Work request:
Retype the passage from the International Women's Day text word for word, starting with "On Saturday in" and going on through "reveal their hair.".

Text section:
• • • •
Politics
International Women’s Day is an insult to women
Following Zero Discrimination Day and World Seagrass Day earlier this month, I still think International Women’s Day (IWD) is up there with the most inane of the global ‘awareness days’. First marked well over a century ago by a group of socialist women in Austria, Denmark, Germany and Switzerland, who declared it a ‘day of glory’ for women around the world, it has since devolved into a nauseating 24-hour corporate virtue-signal-athon.
Yesterday, on its 115th birthday, IWD claimed to be as committed as ever to raising awareness about ‘gender discrimination’, forging ‘gender parity’ and celebrating ‘women’s achievements’. Yet I have yet to meet a woman who has ever felt ‘celebrated’, ‘glorified’ or even mildly appreciated by the existence of this annual celebration. In fact, in recent years, International Women’s Day seems no longer to have much to do with women or women’s rights at all.
This point was rammed home when Let Women Speak founder Kellie-Jay Keen was removed from an IWD event at the Albert Hall in Nottingham yesterday. Keen had been interviewing staff members from Nottingham Women’s Centre, asking them if they offered single-sex spaces in accordance with the law. After being informed by police that these conversations had caused ‘alarm and distress’, she was frog-marched from the premises.
Indeed, how can we celebrate an international day for women or defend women’s rights when we cannot agree on what a woman actually is. If anyone who feels compelled to wear a dress can be considered a woman, regardless of biological reality, the event becomes redundant. We might as well hold a day for Anyone Who Feels a Bit Girly Lately – which happens to be the approach many organisations have taken. The Women of the World Foundation hosted a handful of events under the mission statement of seeking an ‘inclusive future for women, girls and nonbinary people’. Meanwhile, the Daily Gazette, a local paper in Essex, marked the occasion with a perfect ‘How can I make this about me?’ meme, publishing a stunning and brave first-person account of a local councillor’s transition from male to ‘female’.
The frustrating reality here is that men didn’t force their way into IWD as much as they were handed the keys. The biggest proponents of trans ideology remain young women. And until gender-critical women are given the right to state their case without retribution or ostracism, that isn’t likely to change. Far more concerning, however, is IWD’s apparent disdain for genuinely vulnerable women.
On Saturday in London, protesters demanding an end to violence against women and girls marched side by side with a ‘Feminists for Palestine’ rally. As they arrived in Trafalgar Square, they came face to face with a group of anti-ayatollah protesters, who were flying Israeli, British and the old Iranian lion-and-sun flags. Apparently, this lot had missed the memo that modern feminists are supposed to support Hamas and the Islamic Republic. It would be terribly un-progressive to speak out against, say, the rape and mutilation of young women at music festivals or theocratic regimes in which women are beaten in the streets for daring to reveal their hair.
• • • •
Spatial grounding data
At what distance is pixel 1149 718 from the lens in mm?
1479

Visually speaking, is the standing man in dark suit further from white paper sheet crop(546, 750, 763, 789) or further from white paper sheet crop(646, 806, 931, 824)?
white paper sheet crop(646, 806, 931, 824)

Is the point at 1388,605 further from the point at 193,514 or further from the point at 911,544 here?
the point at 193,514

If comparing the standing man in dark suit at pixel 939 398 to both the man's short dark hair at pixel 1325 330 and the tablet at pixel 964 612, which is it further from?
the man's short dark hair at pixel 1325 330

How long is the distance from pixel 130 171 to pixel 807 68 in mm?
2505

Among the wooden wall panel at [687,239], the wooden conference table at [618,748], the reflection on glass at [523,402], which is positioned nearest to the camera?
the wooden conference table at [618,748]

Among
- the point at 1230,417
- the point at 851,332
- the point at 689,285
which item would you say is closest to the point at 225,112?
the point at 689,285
• • • •
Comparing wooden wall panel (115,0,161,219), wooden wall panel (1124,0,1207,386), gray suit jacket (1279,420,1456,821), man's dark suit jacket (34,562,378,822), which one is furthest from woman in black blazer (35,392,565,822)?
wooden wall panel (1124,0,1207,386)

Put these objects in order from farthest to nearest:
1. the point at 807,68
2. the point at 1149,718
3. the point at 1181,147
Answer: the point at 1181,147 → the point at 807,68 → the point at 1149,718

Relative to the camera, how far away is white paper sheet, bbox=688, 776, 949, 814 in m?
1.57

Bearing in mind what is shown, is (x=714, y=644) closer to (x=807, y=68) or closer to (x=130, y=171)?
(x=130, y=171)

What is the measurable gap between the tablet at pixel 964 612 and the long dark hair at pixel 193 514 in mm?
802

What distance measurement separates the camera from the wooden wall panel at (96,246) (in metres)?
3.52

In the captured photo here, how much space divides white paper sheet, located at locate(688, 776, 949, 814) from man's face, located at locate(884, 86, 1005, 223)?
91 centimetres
• • • •
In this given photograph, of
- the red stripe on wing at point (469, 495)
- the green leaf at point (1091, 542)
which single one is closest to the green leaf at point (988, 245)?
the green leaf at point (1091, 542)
• • • •
Answer to the problem:
On Saturday in London, protesters demanding an end to violence against women and girls marched side by side with a ‘Feminists for Palestine’ rally. As they arrived in Trafalgar Square, they came face to face with a group of anti-ayatollah protesters, who were flying Israeli, British and the old Iranian lion-and-sun flags. Apparently, this lot had missed the memo that modern feminists are supposed to support Hamas and the Islamic Republic. It would be terribly un-progressive to speak out against, say, the rape and mutilation of young women at music festivals or theocratic regimes in which women are beaten in the streets for daring to reveal their hair.